# Part 1: Importing the Required Libraries

In [1]:
from scipy.spatial import distance as dist
import numpy as np #pip install numpy
import imutils #pip install imutils
import cv2 #pip install opencv-python
import os

# Part 2: Importing YOLOv3 configs

In [2]:
# Base path to YOLO directory 
MODEL_PATH = "yolo-coco"

MIN_CONF = 0.3
NMS_THRESH = 0.3

#boolean indication if NVIDIA CUDA GPU should be used
USE_GPU = False

#define the minimum safe distance (in pixels) that two people can be from each other.
MIN_DISTANCE = 50

In [3]:
#load the coco class labels our YOLO was trained on
labelsPath = os.path.sep.join([MODEL_PATH,"coco.names"])
LABELS = open(labelsPath).read().strip().split("\n")

print(LABELS)

print(len(LABELS))

#derive the paths to the YOLO weights and model configuration
weightsPath = os.path.sep.join([MODEL_PATH,"yolov3.weights"])
configPath = os.path.sep.join([MODEL_PATH,"yolov3.cfg"])

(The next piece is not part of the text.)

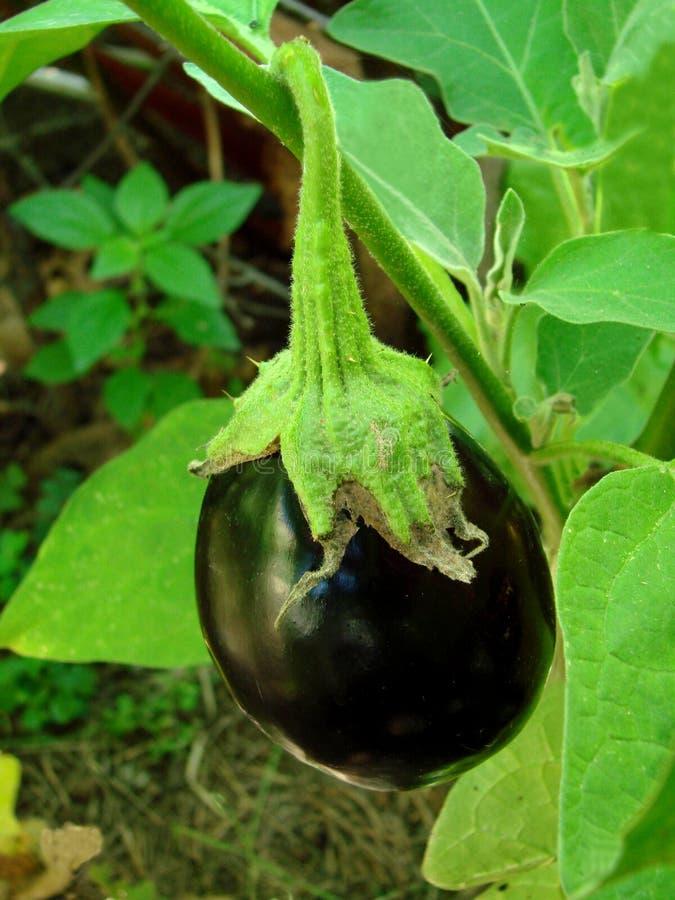 茄子庭院 库存照片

#load our YOLO object detector trained on Coco dataset(80 classes)
print("loading YOLO from disk")
net = cv2.dnn.readNetFromDarknet(configPath,weightsPath)

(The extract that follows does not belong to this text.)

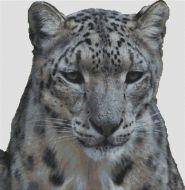 Snow Leopard PDF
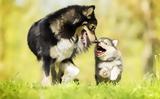 Η ορμόνη της αγάπης κάνει τους σκύλους ξεχωριστούς,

['person', 'bicycle', 'car', 'motorbike', 'aeroplane', 'bus', 'train', 'truck', 'boat', 'traffic light', 'fire hydrant', 'stop sign', 'parking meter', 'bench', 'bird', 'cat', 'dog', 'horse', 'sheep', 'cow', 'elephant', 'bear', 'zebra', 'giraffe', 'backpack', 'umbrella', 'handbag', 'tie', 'suitcase', 'frisbee', 'skis', 'snowboard', 'sports ball', 'kite', 'baseball bat', 'baseball glove', 'skateboard', 'surfboard', 'tennis racket', 'bottle', 'wine glass', 'cup', 'fork', 'knife', 'spoon', 'bowl', 'banana', 'apple', 'sandwich', 'orange', 'broccoli', 'carrot', 'hot dog', 'pizza', 'donut', 'cake', 'chair', 'sofa', 'pottedplant', 'bed', 'diningtable', 'toilet', 'tvmonitor', 'laptop', 'mouse', 'remote', 'keyboard', 'cell phone', 'microwave', 'oven', 'toaster', 'sink', 'refrigerator', 'book', 'clock', 'vase', 'scissors', 'teddy bear', 'hair drier', 'toothbrush']
80
loading YOLO from disk


# Part 3: Using GPU for preprocessing

In [4]:
#checking whether to use GPU or not
if USE_GPU:
    #setting CUDA as the preferable backend and target 
    print("Setting prefferable backend and target to CUDA...")
    net.setPreferableBackend(cv2.dnn.DNN_BACKEND_CUDA)
    net.setPreferableTarget(cv2.dnn.DNN_TARGET_CUDA)

In [5]:
# determine only the "output" layer names that we need from YOLO
ln = net.getLayerNames()
ln = [ln[i[0]-1] for i in net.getUnconnectedOutLayers()]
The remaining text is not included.